◆ Task requirements: Recast the records below as a numbered list, from the line containing "How far would" through the end of the records, leaving out blank lines.

** START Supplied information **

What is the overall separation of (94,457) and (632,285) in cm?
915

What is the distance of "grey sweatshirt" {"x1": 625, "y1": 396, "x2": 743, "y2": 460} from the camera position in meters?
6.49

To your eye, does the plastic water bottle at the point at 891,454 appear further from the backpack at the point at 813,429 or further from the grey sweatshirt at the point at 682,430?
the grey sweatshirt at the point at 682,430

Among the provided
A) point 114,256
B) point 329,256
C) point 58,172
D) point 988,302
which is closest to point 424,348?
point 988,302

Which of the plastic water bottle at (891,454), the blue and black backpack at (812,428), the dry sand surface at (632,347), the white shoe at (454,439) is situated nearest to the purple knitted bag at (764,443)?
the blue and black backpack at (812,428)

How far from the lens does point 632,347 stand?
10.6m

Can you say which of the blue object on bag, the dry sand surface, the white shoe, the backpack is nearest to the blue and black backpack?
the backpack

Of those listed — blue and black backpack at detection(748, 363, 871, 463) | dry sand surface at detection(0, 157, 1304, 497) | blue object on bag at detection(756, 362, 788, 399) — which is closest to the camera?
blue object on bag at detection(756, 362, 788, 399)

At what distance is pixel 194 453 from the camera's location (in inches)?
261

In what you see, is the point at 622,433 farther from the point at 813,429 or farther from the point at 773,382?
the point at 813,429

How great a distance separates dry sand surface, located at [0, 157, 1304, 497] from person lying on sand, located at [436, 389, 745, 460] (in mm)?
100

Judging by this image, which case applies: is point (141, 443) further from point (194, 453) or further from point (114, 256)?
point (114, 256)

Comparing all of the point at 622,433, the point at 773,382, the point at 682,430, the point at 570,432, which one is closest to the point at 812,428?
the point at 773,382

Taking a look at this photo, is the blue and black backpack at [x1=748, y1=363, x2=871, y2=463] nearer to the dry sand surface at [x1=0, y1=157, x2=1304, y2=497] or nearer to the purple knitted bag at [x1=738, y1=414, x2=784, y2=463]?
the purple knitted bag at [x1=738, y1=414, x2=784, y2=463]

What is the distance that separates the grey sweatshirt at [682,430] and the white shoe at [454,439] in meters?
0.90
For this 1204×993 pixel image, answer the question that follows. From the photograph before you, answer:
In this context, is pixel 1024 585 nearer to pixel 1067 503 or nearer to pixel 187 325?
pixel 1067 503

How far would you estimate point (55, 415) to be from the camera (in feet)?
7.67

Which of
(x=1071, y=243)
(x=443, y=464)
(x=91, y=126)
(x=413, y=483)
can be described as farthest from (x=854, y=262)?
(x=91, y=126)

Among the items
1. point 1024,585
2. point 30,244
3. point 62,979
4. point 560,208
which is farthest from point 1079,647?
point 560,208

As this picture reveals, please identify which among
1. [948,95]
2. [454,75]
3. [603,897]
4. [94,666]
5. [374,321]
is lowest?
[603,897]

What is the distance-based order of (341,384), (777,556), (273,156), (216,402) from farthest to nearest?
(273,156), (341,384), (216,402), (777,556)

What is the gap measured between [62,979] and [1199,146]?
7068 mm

** END Supplied information **

◆ Exercise response:
1. How far would you estimate point (55, 415) to be from the camera (in feet)?
2. 7.67
3. Which of
4. (x=1071, y=243)
5. (x=443, y=464)
6. (x=91, y=126)
7. (x=413, y=483)
8. can be described as farthest from (x=854, y=262)?
9. (x=91, y=126)
10. Among the items
11. 1. point 1024,585
12. 2. point 30,244
13. 3. point 62,979
14. 4. point 560,208
15. which is farthest from point 1079,647?
16. point 560,208
17. As this picture reveals, please identify which among
18. 1. [948,95]
19. 2. [454,75]
20. 3. [603,897]
21. 4. [94,666]
22. 5. [374,321]
23. is lowest?
24. [603,897]
25. What is the distance-based order of (341,384), (777,556), (273,156), (216,402) from farthest to nearest?
26. (273,156), (341,384), (216,402), (777,556)
27. What is the gap measured between [62,979] and [1199,146]?
28. 7068 mm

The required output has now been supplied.